* _REQUIREMENT_
Copy every row below word for word, omitting the pictures.

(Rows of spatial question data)

----

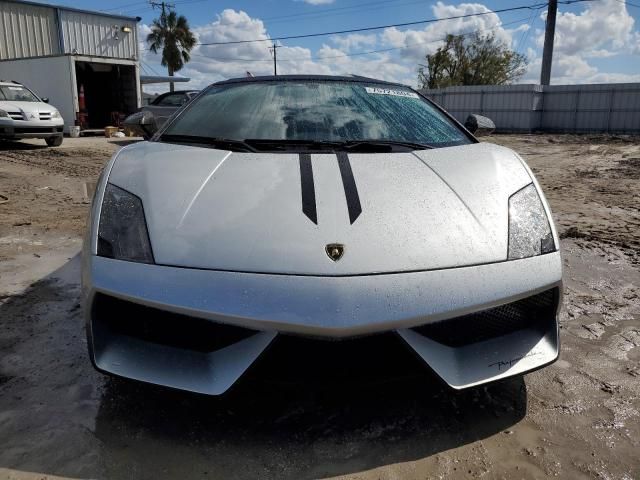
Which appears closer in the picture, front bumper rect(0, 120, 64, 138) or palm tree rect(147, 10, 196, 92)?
front bumper rect(0, 120, 64, 138)

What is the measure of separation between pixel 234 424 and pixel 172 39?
40037 mm

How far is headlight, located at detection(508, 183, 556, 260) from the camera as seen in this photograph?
1.62 m

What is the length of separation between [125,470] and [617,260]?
11.4 ft

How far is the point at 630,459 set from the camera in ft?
4.94

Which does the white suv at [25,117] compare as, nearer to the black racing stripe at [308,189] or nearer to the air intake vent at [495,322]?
the black racing stripe at [308,189]

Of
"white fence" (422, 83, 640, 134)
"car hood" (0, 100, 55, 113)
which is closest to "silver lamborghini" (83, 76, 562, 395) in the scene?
"car hood" (0, 100, 55, 113)

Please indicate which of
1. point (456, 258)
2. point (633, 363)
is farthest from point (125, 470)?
point (633, 363)

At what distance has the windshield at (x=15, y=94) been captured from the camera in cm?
1036

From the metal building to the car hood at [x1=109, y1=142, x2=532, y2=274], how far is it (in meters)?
15.5

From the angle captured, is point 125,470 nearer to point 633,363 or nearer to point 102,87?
point 633,363

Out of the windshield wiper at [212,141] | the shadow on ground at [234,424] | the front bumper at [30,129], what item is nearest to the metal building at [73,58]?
the front bumper at [30,129]

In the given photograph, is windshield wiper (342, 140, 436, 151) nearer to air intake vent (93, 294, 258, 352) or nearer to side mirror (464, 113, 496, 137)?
side mirror (464, 113, 496, 137)

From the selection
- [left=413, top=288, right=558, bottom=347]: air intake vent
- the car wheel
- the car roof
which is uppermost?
the car roof

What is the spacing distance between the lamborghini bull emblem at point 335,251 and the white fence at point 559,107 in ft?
68.5
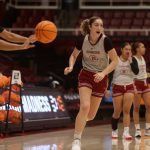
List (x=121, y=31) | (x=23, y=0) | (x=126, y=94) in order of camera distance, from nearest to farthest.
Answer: (x=126, y=94)
(x=121, y=31)
(x=23, y=0)

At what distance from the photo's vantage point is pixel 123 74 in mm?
8938

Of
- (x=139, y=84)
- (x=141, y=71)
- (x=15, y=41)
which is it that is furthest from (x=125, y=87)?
(x=15, y=41)

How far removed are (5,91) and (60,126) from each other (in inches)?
106

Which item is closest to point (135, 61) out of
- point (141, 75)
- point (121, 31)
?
point (141, 75)

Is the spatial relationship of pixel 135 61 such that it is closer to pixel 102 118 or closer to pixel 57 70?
pixel 102 118

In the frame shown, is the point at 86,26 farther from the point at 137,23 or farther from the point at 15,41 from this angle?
the point at 137,23

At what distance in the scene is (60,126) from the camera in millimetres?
11438

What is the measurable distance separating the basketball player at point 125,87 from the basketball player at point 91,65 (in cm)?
202

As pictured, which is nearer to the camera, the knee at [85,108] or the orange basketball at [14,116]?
the knee at [85,108]

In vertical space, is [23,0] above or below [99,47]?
above

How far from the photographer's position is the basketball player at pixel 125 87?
8805 millimetres

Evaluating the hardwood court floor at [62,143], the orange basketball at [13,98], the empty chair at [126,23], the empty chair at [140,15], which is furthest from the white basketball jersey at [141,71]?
the empty chair at [140,15]

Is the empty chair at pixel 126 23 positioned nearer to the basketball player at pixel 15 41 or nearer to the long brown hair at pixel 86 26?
the long brown hair at pixel 86 26

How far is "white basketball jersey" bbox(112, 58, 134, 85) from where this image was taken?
891 cm
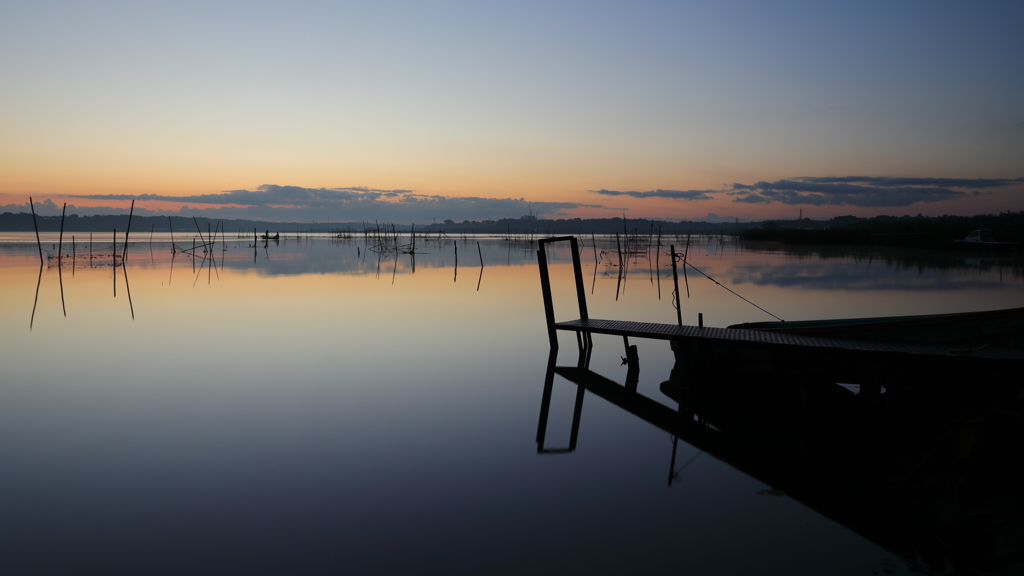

----

* _ANSWER TO THIS PROBLEM_
Which appears closer in the picture, front bumper rect(0, 120, 64, 138) or palm tree rect(147, 10, 196, 92)?
front bumper rect(0, 120, 64, 138)

What is the measure of separation between pixel 234 424 and pixel 172 39?
40037 mm

How far is headlight, located at detection(508, 183, 556, 260) from the camera as seen in this photograph?
1.62 m

What is the length of separation between [125,470] and [617,260]?
11.4 ft

How far is the point at 630,459 set from the camera in ft?
4.94

Which does the white suv at [25,117] compare as, nearer to the black racing stripe at [308,189] or nearer to the air intake vent at [495,322]?
the black racing stripe at [308,189]

Of
"white fence" (422, 83, 640, 134)
"car hood" (0, 100, 55, 113)
which is closest to "silver lamborghini" (83, 76, 562, 395) in the scene?
"car hood" (0, 100, 55, 113)

Please indicate which of
1. point (456, 258)
2. point (633, 363)
is farthest from point (125, 470)?
point (633, 363)

At what distance has the windshield at (x=15, y=94) been captured from the camera in cm?
1036

From the metal building to the car hood at [x1=109, y1=142, x2=532, y2=274], how far is it (in meters)?
15.5

From the angle captured, is point 125,470 nearer to point 633,363 or nearer to point 102,87?
point 633,363

Out of the windshield wiper at [212,141] | the shadow on ground at [234,424] | the front bumper at [30,129], what item is nearest to the metal building at [73,58]?
the front bumper at [30,129]

In the given photograph, is windshield wiper (342, 140, 436, 151) nearer to air intake vent (93, 294, 258, 352) or nearer to side mirror (464, 113, 496, 137)?
side mirror (464, 113, 496, 137)

From the selection
- [left=413, top=288, right=558, bottom=347]: air intake vent
- the car wheel
- the car roof
which is uppermost?
the car roof

What is the spacing distance between the lamborghini bull emblem at point 335,251 and the white fence at point 559,107 in ft?
68.5
List (x=121, y=31) | (x=23, y=0) | (x=126, y=94) in order of camera distance, from nearest to farthest.
Answer: (x=126, y=94)
(x=121, y=31)
(x=23, y=0)

At what distance from the photo's vantage point is pixel 123 74 in mm?
8938

Of
- (x=139, y=84)
- (x=141, y=71)
- (x=15, y=41)
which is it that is furthest from (x=125, y=87)?
(x=15, y=41)

How far removed are (5,91) and (60,126) from each other (in inches)?
106

Which item is closest to point (135, 61) out of
- point (141, 75)
- point (121, 31)
?
point (141, 75)

Is the spatial relationship of pixel 135 61 such that it is closer to pixel 102 118 or closer to pixel 57 70?
pixel 102 118

In the frame shown, is the point at 86,26 farther from the point at 137,23 or farther from the point at 15,41 from this angle?
the point at 137,23

At what distance in the scene is (60,126) from the camera in millimetres?
11438

What is the measurable distance separating the basketball player at point 125,87 from the basketball player at point 91,65 (in cm)?
202

As pictured, which is nearer to the camera, the knee at [85,108] or the orange basketball at [14,116]?
the knee at [85,108]

In vertical space, is [23,0] above or below [99,47]?
above

How far from the photographer's position is the basketball player at pixel 125 87?
8805 millimetres

Evaluating the hardwood court floor at [62,143], the orange basketball at [13,98], the empty chair at [126,23], the empty chair at [140,15], which is furthest from the white basketball jersey at [141,71]?
the empty chair at [140,15]

Is the empty chair at pixel 126 23 positioned nearer to the basketball player at pixel 15 41 or nearer to the long brown hair at pixel 86 26?
the long brown hair at pixel 86 26

How far is "white basketball jersey" bbox(112, 58, 134, 85) from where this image was taken?
891 cm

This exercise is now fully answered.